### PROBLEM
Could you write out the data again, starting at the line that has "What is the separation" and stopping after the line that has "3. cattail (bbox=(233, 0, 243, 39))", switching "camera" to "lens" and leaving everything else untouched?

Spatial question data
********************

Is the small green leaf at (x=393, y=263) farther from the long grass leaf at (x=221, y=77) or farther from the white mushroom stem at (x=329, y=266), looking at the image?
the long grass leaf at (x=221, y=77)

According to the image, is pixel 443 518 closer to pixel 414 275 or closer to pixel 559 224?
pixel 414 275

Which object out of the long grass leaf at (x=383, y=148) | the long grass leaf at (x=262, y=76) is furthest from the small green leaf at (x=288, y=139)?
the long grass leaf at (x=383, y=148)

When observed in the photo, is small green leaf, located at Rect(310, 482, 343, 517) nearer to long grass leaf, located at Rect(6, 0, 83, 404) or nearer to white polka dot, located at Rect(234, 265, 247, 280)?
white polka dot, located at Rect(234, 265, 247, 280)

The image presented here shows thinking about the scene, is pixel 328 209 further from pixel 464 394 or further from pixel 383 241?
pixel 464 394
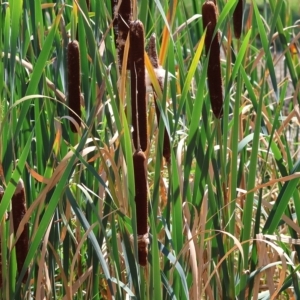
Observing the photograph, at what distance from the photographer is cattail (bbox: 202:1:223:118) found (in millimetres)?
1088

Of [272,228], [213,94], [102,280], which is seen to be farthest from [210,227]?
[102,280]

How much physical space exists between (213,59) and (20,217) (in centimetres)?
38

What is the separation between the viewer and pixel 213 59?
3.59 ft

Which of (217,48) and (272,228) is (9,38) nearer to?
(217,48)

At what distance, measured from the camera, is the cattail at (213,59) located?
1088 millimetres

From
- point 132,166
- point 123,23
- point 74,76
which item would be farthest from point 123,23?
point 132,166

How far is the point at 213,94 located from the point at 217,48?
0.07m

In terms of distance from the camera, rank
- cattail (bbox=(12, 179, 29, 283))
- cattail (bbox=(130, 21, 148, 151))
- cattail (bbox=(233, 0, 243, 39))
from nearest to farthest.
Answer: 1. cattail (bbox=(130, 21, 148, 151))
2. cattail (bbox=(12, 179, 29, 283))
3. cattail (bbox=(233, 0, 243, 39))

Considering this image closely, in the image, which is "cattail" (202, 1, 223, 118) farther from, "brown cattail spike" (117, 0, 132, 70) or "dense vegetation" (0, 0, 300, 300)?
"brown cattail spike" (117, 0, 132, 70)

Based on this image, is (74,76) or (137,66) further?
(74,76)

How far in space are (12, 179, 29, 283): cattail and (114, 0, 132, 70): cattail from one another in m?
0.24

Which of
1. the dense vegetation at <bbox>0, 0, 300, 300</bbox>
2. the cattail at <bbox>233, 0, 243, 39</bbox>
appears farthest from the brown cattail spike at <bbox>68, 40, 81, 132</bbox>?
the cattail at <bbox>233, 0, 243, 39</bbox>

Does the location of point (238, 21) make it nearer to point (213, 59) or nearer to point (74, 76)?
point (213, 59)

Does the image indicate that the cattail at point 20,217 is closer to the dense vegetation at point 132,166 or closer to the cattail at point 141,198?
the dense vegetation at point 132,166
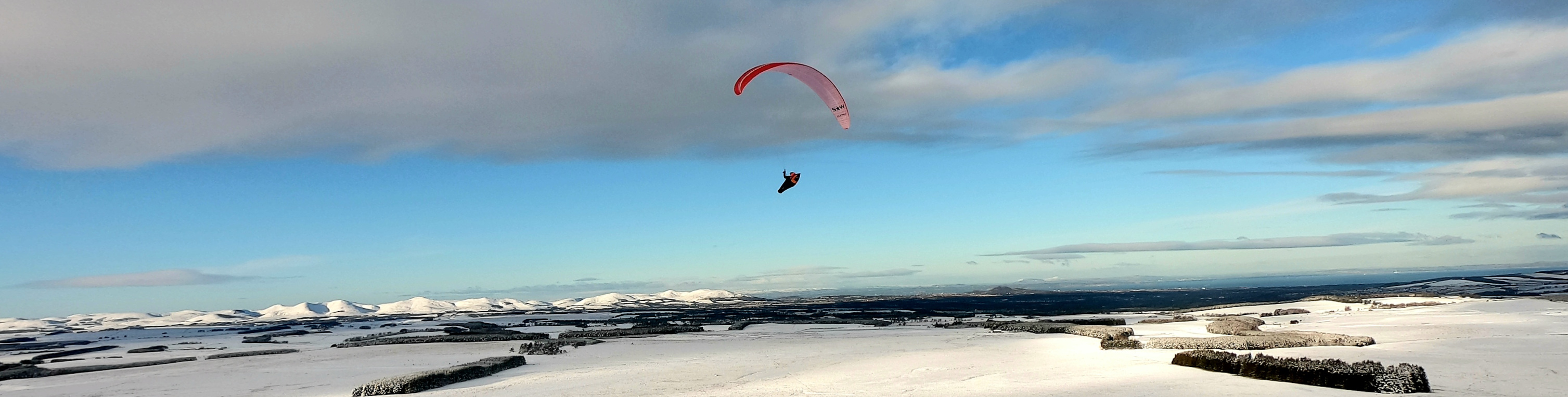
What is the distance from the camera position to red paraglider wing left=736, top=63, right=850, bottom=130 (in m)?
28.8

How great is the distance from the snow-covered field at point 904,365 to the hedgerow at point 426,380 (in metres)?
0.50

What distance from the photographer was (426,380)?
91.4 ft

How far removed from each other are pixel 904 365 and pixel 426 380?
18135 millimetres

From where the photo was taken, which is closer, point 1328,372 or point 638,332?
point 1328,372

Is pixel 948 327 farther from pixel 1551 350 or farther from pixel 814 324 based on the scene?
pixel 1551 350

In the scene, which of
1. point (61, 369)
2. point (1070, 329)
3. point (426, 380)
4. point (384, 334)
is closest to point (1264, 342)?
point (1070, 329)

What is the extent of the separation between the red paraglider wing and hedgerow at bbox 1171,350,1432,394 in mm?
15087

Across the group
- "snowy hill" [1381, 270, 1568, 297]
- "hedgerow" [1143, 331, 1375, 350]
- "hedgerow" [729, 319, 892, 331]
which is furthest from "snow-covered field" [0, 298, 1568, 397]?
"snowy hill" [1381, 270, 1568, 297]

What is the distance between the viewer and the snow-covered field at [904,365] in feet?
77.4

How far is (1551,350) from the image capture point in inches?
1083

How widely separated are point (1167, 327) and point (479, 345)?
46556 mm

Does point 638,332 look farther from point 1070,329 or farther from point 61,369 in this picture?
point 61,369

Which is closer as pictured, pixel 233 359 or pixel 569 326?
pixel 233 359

********************

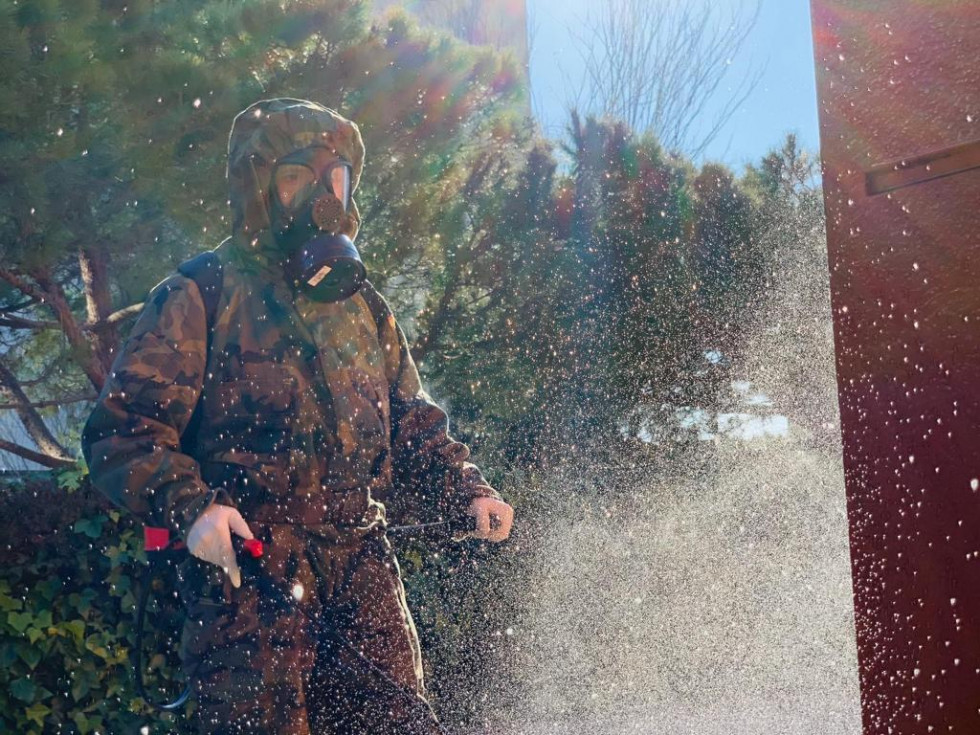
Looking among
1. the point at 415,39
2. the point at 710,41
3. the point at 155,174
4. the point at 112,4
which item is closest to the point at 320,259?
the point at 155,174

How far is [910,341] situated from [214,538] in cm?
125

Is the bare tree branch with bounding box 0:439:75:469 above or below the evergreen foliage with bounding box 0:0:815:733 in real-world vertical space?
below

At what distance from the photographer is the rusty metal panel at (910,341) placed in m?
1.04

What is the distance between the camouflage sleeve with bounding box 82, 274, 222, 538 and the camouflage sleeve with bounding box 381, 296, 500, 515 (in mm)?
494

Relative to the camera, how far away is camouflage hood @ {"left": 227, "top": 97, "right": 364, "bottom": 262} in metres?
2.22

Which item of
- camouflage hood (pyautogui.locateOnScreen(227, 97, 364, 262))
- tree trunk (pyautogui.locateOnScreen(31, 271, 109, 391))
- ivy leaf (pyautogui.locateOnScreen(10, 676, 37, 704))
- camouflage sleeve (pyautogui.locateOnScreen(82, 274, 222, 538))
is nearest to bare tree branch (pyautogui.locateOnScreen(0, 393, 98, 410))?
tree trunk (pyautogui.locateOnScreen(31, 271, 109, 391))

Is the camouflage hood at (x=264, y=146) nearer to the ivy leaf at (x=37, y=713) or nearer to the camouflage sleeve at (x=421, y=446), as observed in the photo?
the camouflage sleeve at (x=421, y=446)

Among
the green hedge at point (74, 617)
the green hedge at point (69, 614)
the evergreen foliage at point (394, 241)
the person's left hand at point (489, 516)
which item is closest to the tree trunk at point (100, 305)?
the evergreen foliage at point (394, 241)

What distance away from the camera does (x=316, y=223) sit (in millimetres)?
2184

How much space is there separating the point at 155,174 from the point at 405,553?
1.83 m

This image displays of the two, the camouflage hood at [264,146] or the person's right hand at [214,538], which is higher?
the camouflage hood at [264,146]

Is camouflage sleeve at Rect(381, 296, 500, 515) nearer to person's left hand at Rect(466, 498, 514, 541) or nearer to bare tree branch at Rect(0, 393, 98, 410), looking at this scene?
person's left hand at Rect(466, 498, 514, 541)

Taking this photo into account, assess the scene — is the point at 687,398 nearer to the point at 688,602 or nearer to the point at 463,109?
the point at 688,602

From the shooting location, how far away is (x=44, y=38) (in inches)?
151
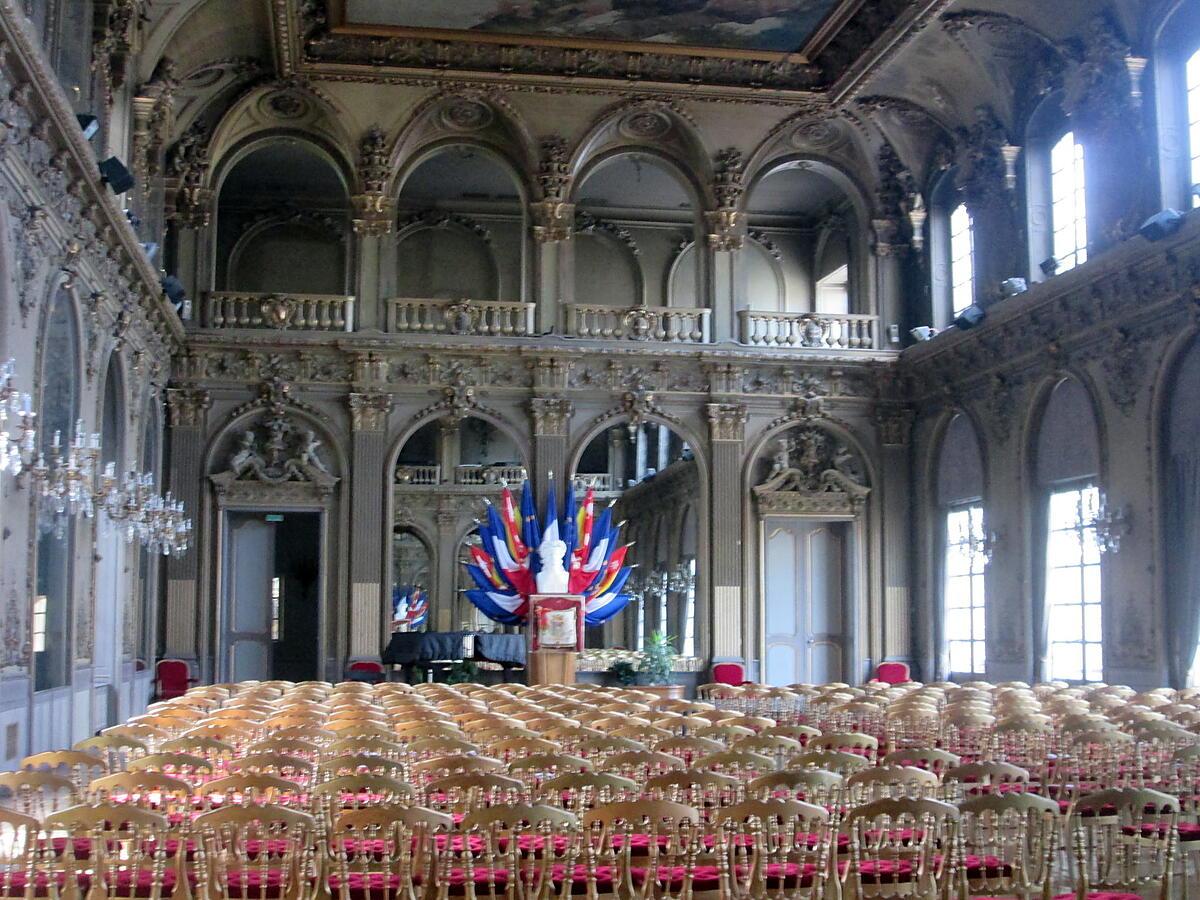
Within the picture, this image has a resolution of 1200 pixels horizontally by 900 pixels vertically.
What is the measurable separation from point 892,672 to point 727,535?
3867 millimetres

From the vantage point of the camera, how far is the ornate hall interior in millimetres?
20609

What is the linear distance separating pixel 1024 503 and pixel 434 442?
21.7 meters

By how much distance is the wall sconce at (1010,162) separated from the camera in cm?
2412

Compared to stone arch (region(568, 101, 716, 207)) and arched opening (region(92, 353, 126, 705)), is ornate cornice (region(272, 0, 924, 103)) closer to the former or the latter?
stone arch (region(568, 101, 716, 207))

********************

### THE RESPONSE
What is the separation between the viewer and pixel 213 59?
3.59 ft

Which of (217,48) and (272,228) is (9,38) nearer to?
(217,48)

At what distance, measured from the lens, is the cattail at (213,59) located?
1088 millimetres

From
- point 132,166
- point 123,23
- point 74,76
which item would be farthest from point 123,23?
point 132,166

How far is the point at 213,94 located from the point at 217,48?
0.07m

In terms of distance from the lens, rank
- cattail (bbox=(12, 179, 29, 283))
- cattail (bbox=(130, 21, 148, 151))
- cattail (bbox=(233, 0, 243, 39))
from nearest to farthest.
Answer: 1. cattail (bbox=(130, 21, 148, 151))
2. cattail (bbox=(12, 179, 29, 283))
3. cattail (bbox=(233, 0, 243, 39))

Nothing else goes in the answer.